>> BEGIN Page
Monday Mark – 8.5 & 9.0


8.5 – For Last Week’s MM:

When have you caught yourself living for the emotional scraps of strangers’ opinions? What did it cost you?

What would living for yourself look like instead?

I used to be really bad about wanting approval from other people. I suppose that’s a byproduct of the trauma that was my entire life. It cost me my peace of mind and confidence. My self-esteem was already shit to begin with, so it didn’t make it any better.

I have learned pretty recently (within the last couple of years) to live for myself, to say ‘no’ when I don’t want to do something. Though, I’ve always been a rebel when it comes to being my authentic self. I know that seems contradictory to my previous paragraph, but it’s true. I’ve basically just been who I want to be and sought approval in other ways. I think I’ve gotten better at it, in most areas of my life.

Choose one area of your life where you’ve been living for others—maybe it’s how you spend your free time, the clothes you wear, or the opinions you hold back—and do something just for you this week.
>> END Page
>> BEGIN Stored data
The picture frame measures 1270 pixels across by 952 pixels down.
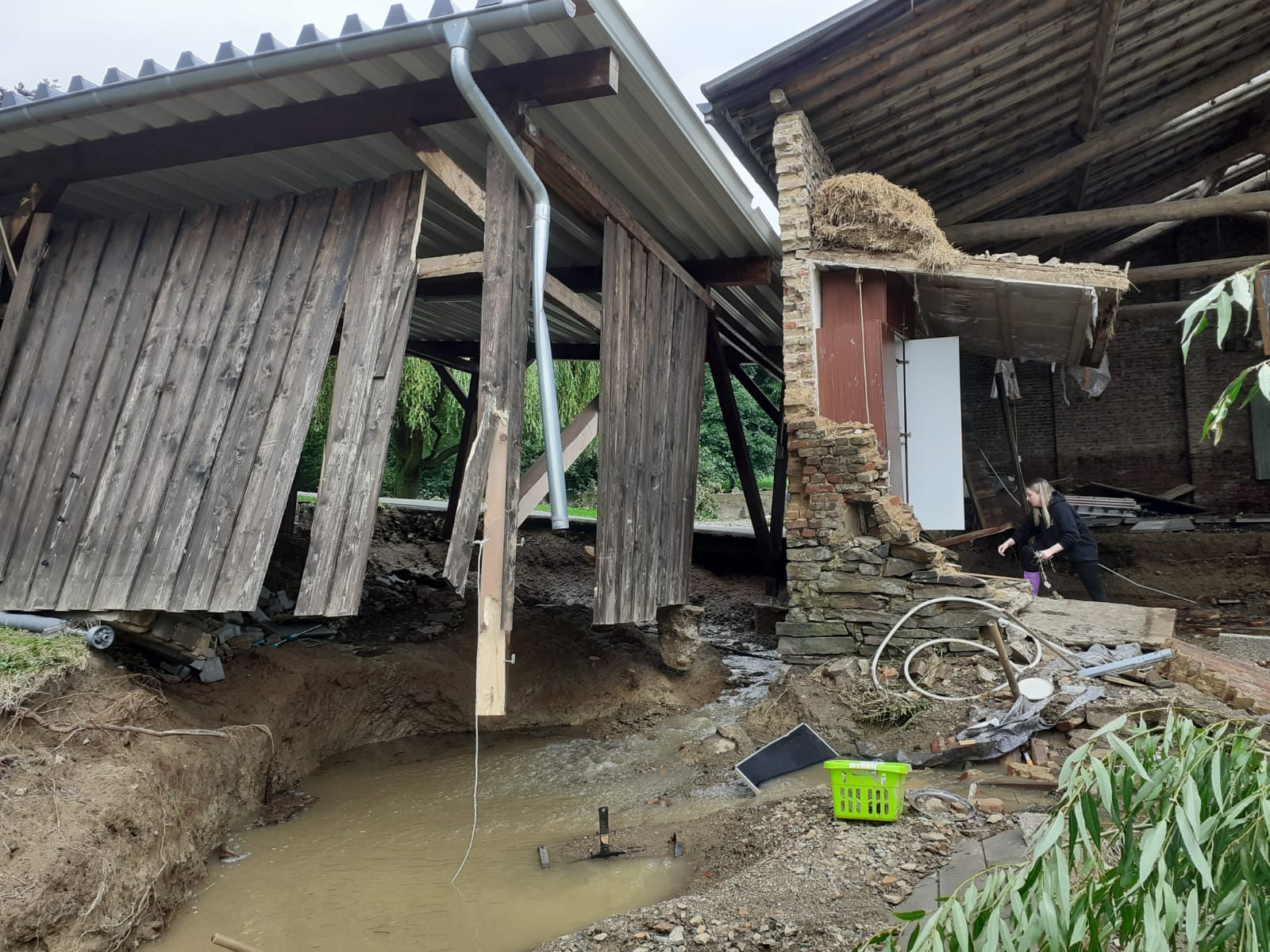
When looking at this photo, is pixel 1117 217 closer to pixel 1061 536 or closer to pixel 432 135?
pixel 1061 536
>> END Stored data
- _Set tasks_
**A.** In the Monday Mark post, what reason does the writer give for having once wanted approval from other people so badly?
**B.** Reproduce the Monday Mark post from "I have learned" to "you this week.".

- _Answer set_
**A.** The writer supposes the need for approval was a byproduct of trauma that ran through their entire life.

**B.**
I have learned pretty recently (within the last couple of years) to live for myself, to say ‘no’ when I don’t want to do something. Though, I’ve always been a rebel when it comes to being my authentic self. I know that seems contradictory to my previous paragraph, but it’s true. I’ve basically just been who I want to be and sought approval in other ways. I think I’ve gotten better at it, in most areas of my life.

Choose one area of your life where you’ve been living for others—maybe it’s how you spend your free time, the clothes you wear, or the opinions you hold back—and do something just for you this week.